Autor: Quentin
Francuski skrzydłowy – Mickael Gelabale jest bliski porozumienia w sprawie kontraktu z „Leśnymi Wilkami”. Jeśli 30 latkowi uda się podpisać kontrakt z klubem NBA zrealizuje w ten sposób cel, jakim było dostanie się z powrotem do ligi w USA. Zawodnik przede wszystkim uchodzi za świetnego strzelca dystansowego i to jest to coś, czym przyciągnał swoją uwagę sterników z Minnesoty.
Przed kilkunastoma dniami agent zawodnika wysłał zgłoszenie do wszystkich 30 klubów ligi NBA, że jego klient jest zainteresowany grą w lidze..

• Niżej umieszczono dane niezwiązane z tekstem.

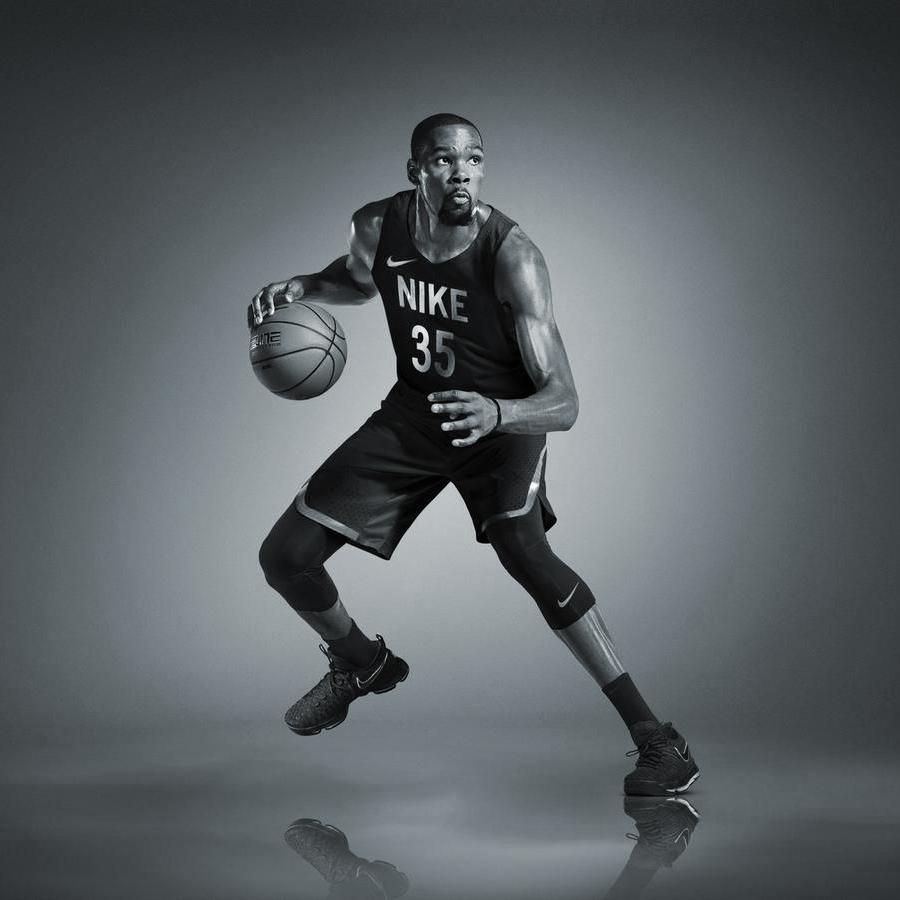 IN-STORE: Nike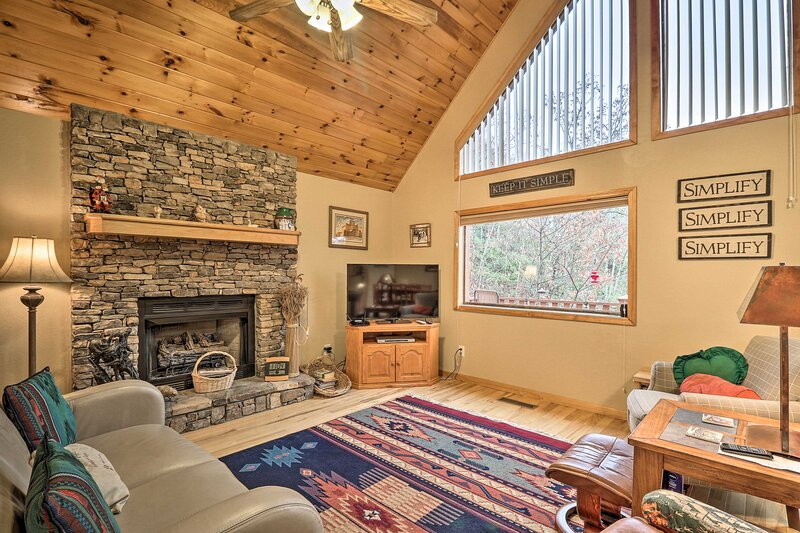 NEW! Murphy Cabin w/ Deck & Nantahala Forest Views, holiday rental in Brasstown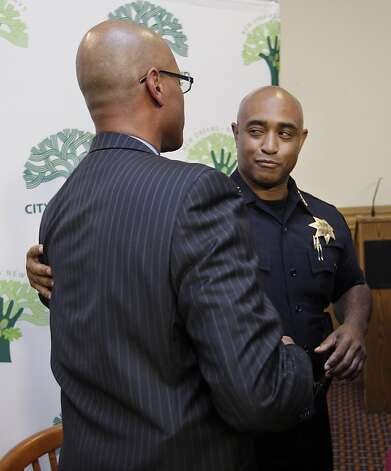 New Oakland interim Police Chief Howard Jordan, left, is slapped on the back by former Oakland Police Chief Anthony Batts, right, after a news conference and swearing-in ceremony at Oakland City Hall in Oakland, Calif., Thursday, Oct. 13, 2011. Batts resigned on Tuesday. (AP Photo/Paul Sakuma) Photo: Paul Sakuma, AP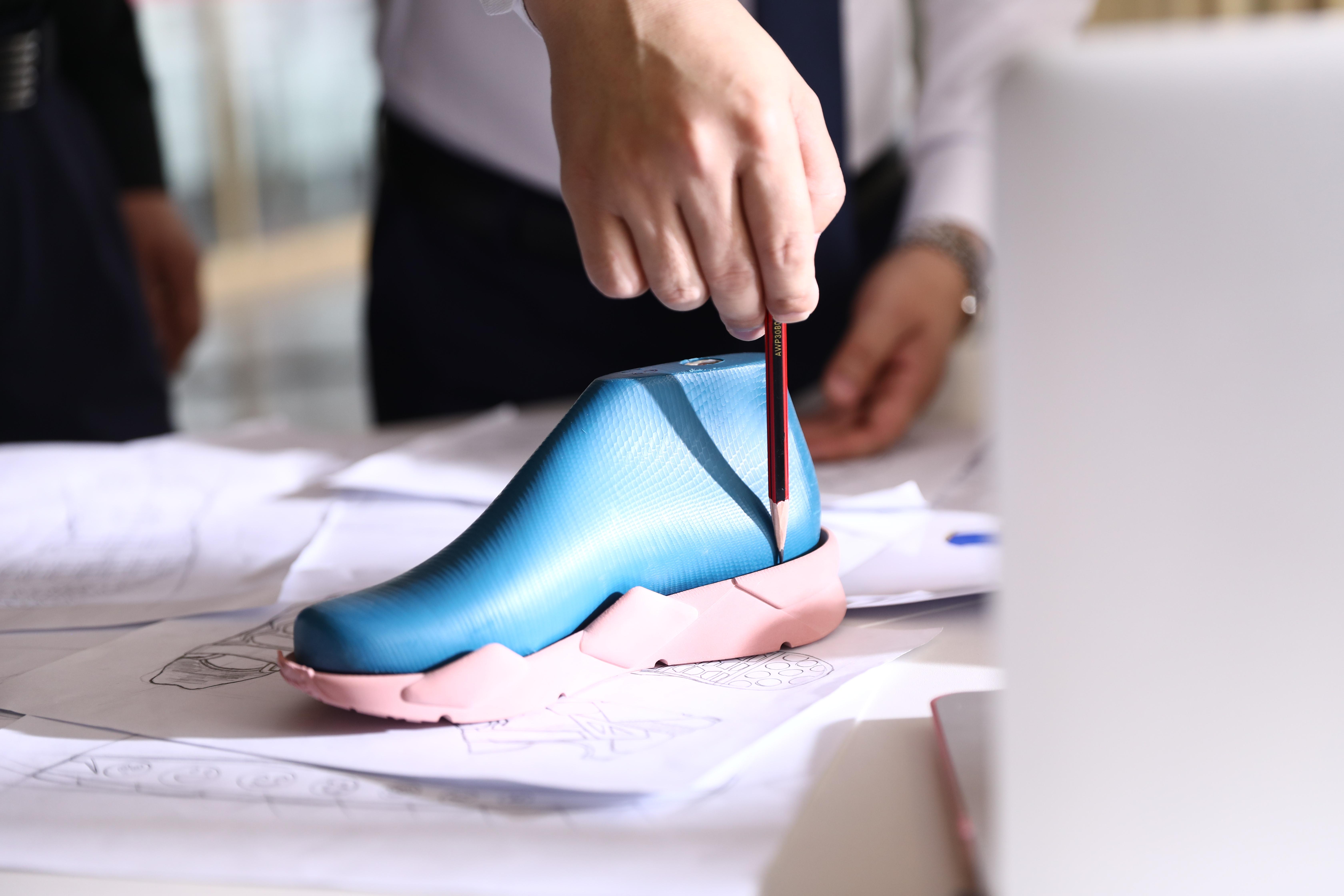 造访BANDZ班队长工厂   一探究竟:一双好鞋如何制成?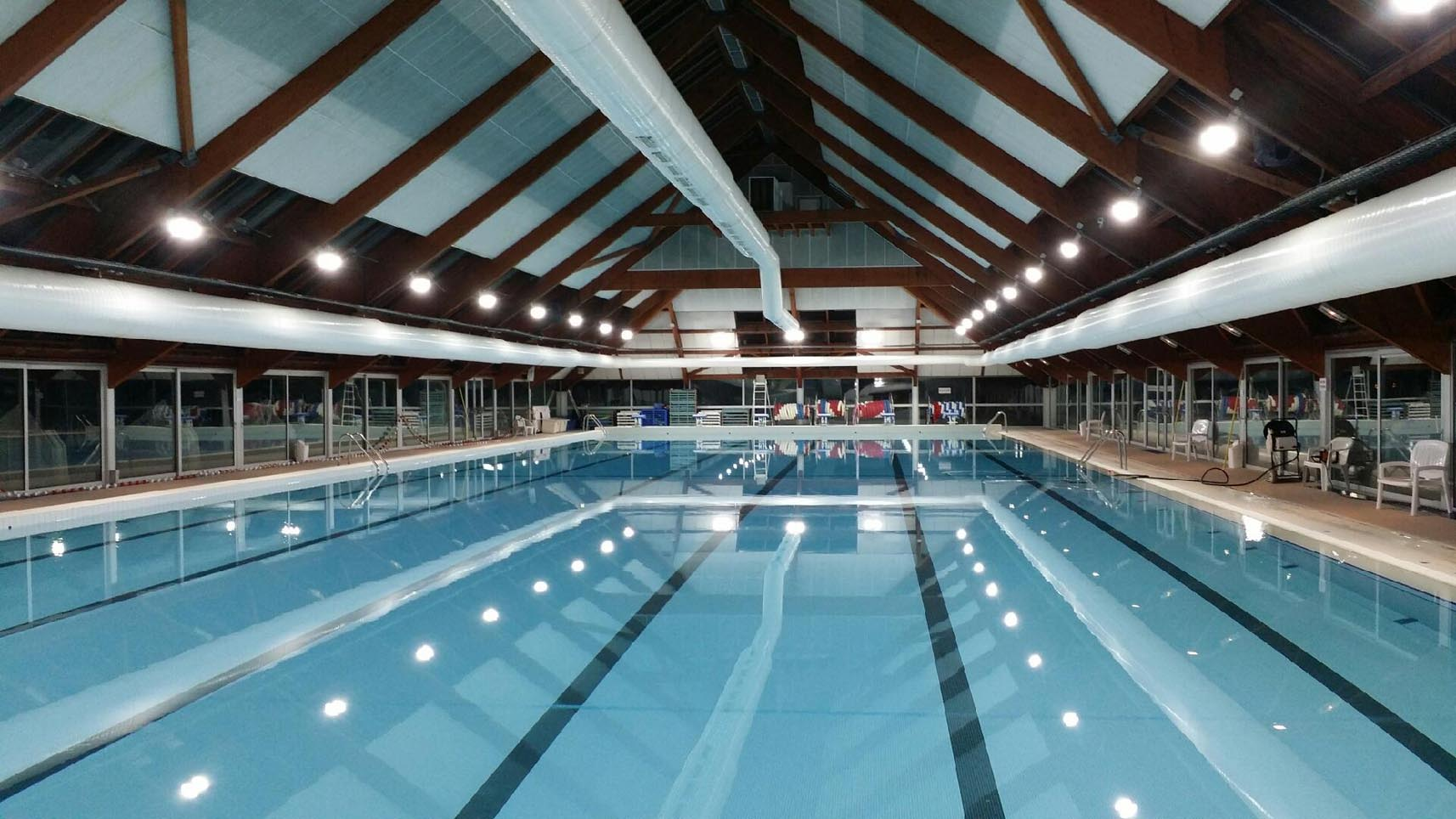 Piscine du chesnay 78 yvelines nlx for Piscine yvelines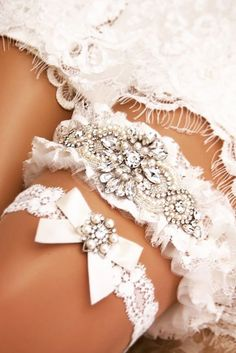 a5a2d4368 24 Exquisite Wedding Garters For Perfect Wedding Look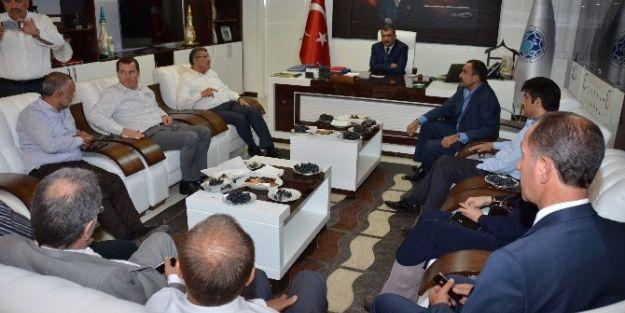 Zeytinburnu Belediye Başkanı Murat Aydın, Başkan Selahattin Gürkan'ı Ziyaret Etti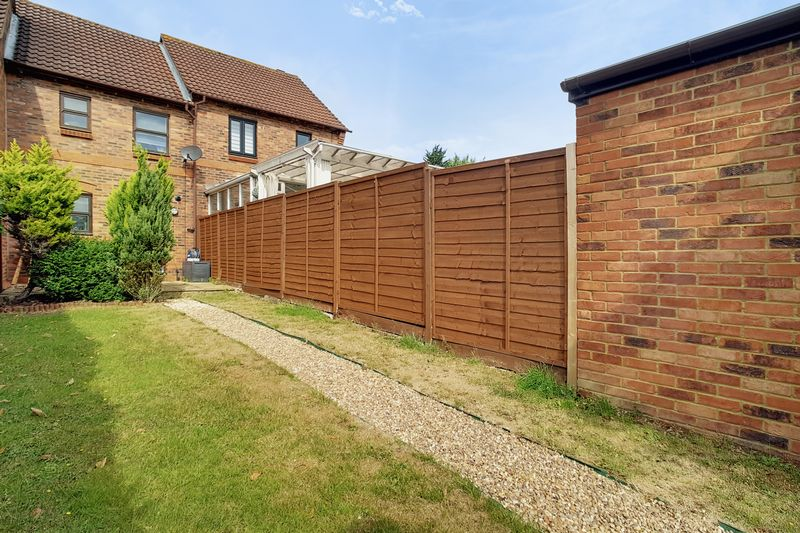 2 bedroom Mid Terrace to rent in Gleneagles Drive, Luton - Photo 6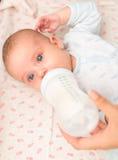 Mutter, die neugeborenes Baby einzieht Lizenzfreie Stockfotografie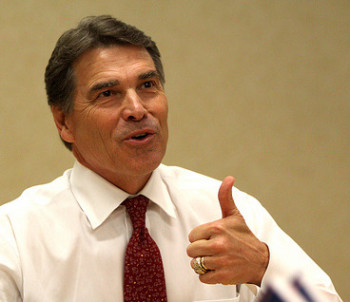 Normal women seem to really like compliments from Governor Rick Perry.
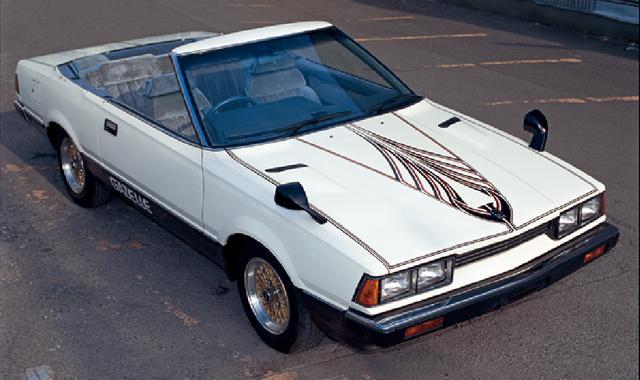 画像: 小暮課長専用の瀟洒なコンバーチブル。パートⅠから登場し、オープニング場面で、石原裕次郎演ずる小暮謙 三捜査課長が自動車電話をかけながら颯爽と登場するシーンが目に焼き付いている人は多いと思う。ベースは1979(昭和54)年にデビューしたガゼール(3代目シルビアの兄弟車)で、PS110型の2000XE-Ⅱ。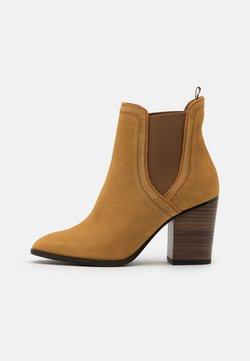 Tamaris - BOOTS  - High Heel Stiefelette - mustard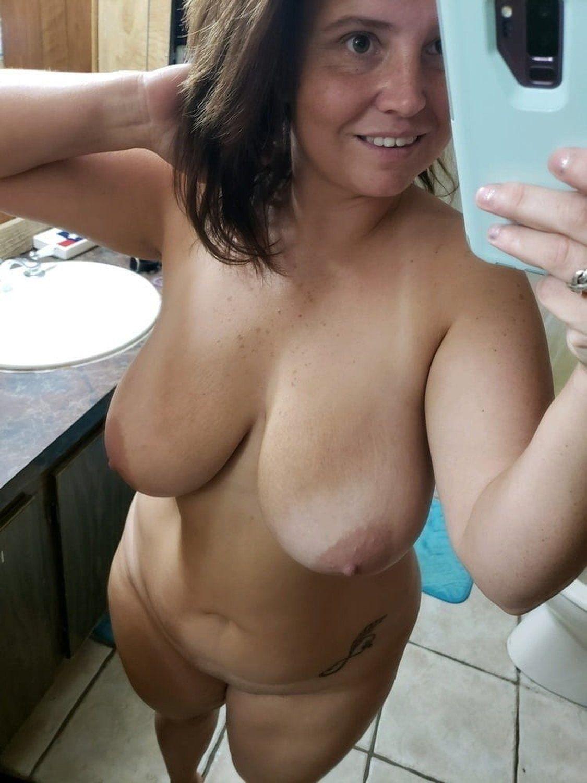 Mature Selfie Tits photo 5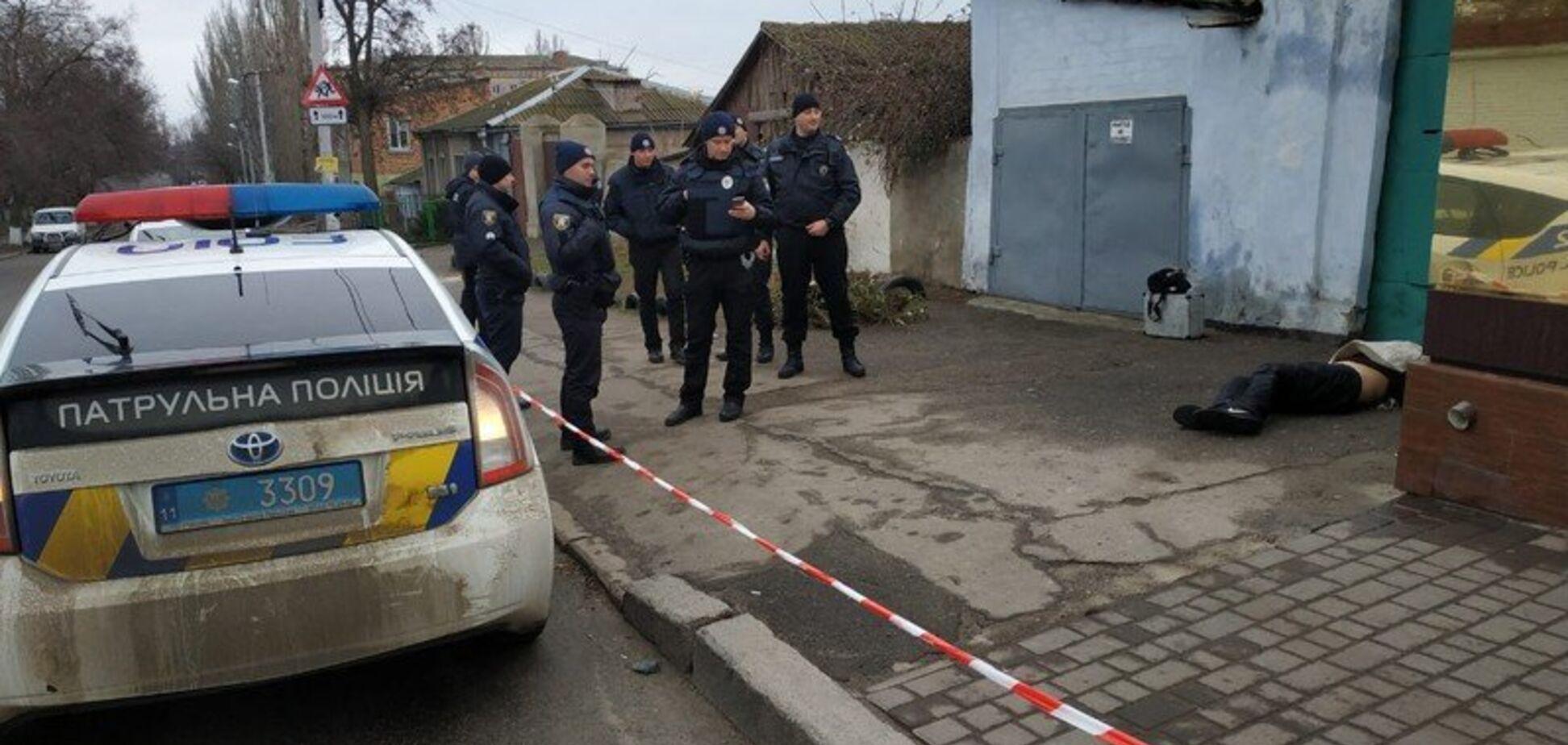 Тіло підкинули: у центрі Миколаєва знайшли труп із понівеченим обличчям. Фото 18+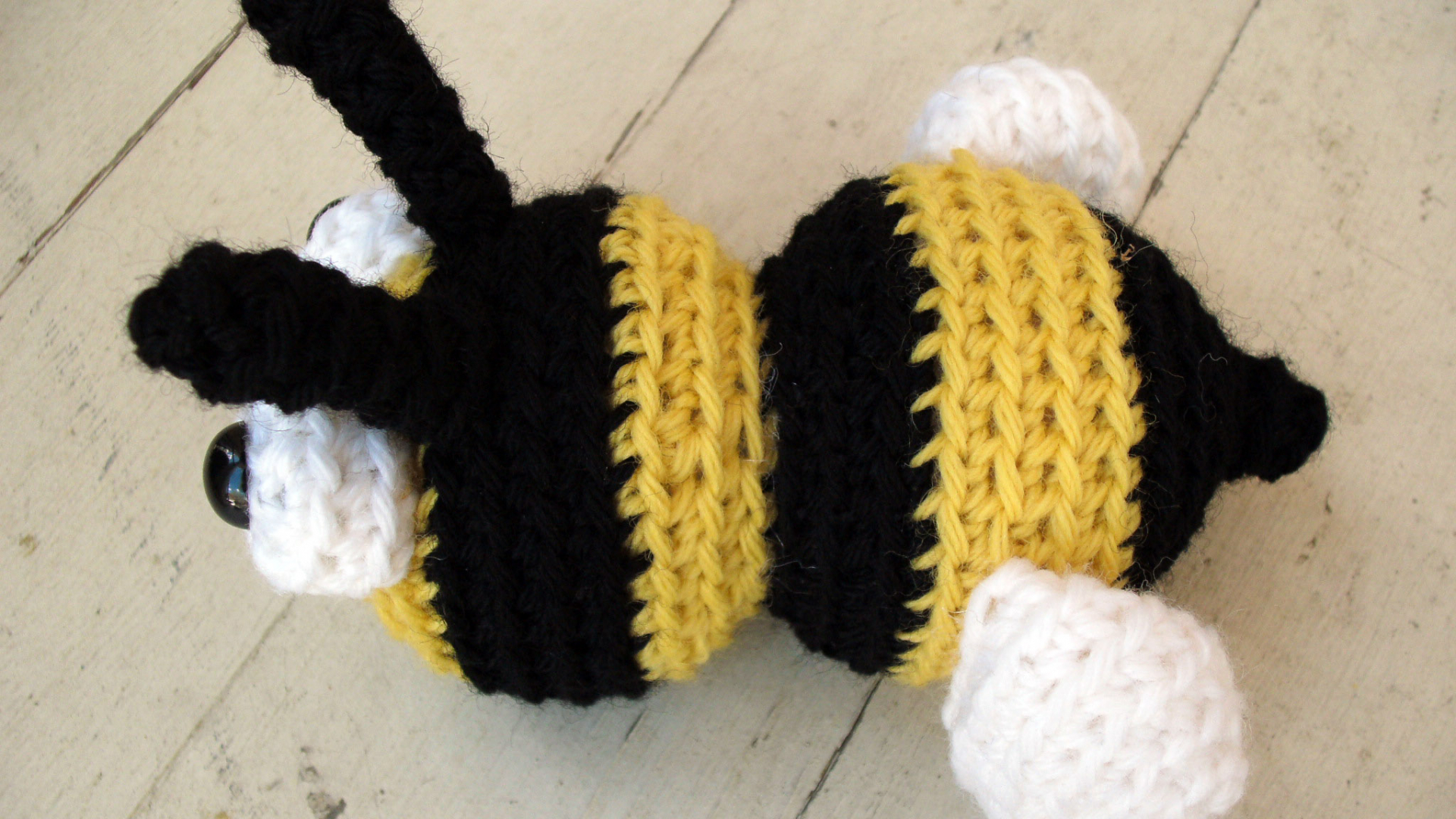 Crochet Bee Pattern - thefriendlyredfox.com | 1080x1920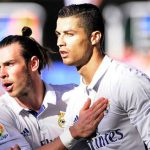 Ronaldo lập hat-trick, giải cứu Real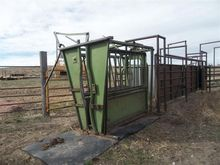 Powder River Cattle Squeeze Chu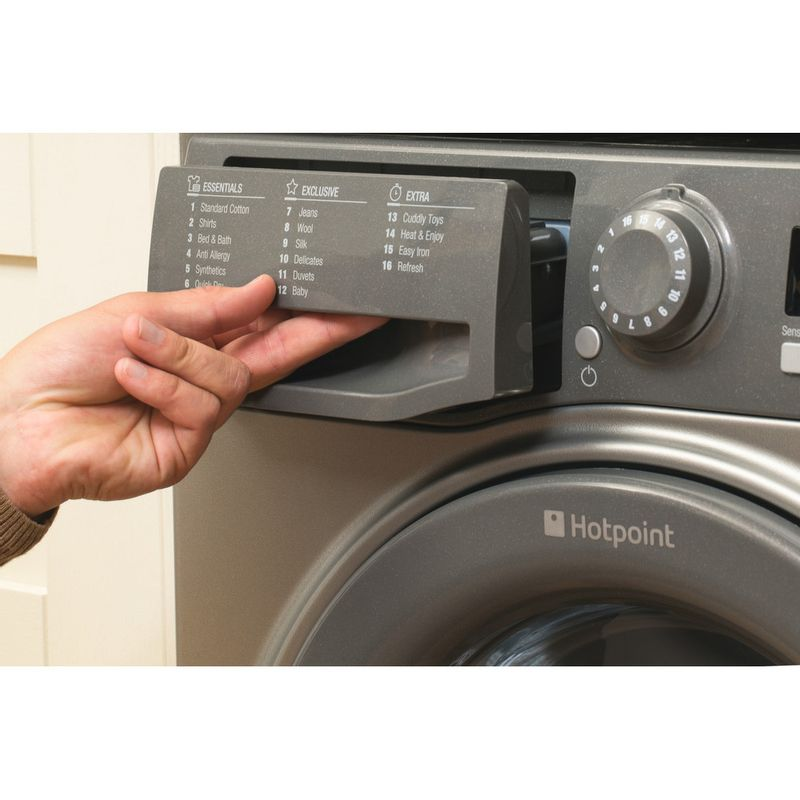 Hotpoint-Dryer-FTCF-87B-GG--UK--Graphite-Lifestyle_People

I o dziwo zgłosił się chętny. Są nimi właśnie Timberwolves, którzy są w stanie zaoferować graczowi 10 dniowy kontrakt. Poinformował o tym prezes klubu Basket Valencia, Vicente Sola. Gelabale był do niedawna partnerem z drużyny naszego Thomasa Kelatiego, reprezentanta Polski. Notował tam w 5 spotkaniach 11.8pkt oraz 3.6zb na mecz. Oto jego mała próbka umiejętności:
W sezonie 2006/07 reprezentował barwy Seattle Supersonics, gdzie w 70 spotkaniach miał 4.6pkt oraz 2.5zb na mecz.
Żelawalę, jak to mówią komentatorzy na eurobaskecie…
Wszechstronny gracz, ale nie oszukujmy się… czarnoskóry w Minnesocie? :D
haha, no właśnie włodarze Timb. łamią swój stereotyp. A na poważnie Minnesocie strasznie jest potrzebny ktoś straszący rzutem na obwodzie. W eurolidze myślę, że jest kilku grajków, którzy by się nadawali do NBA, więc jest skąd brać.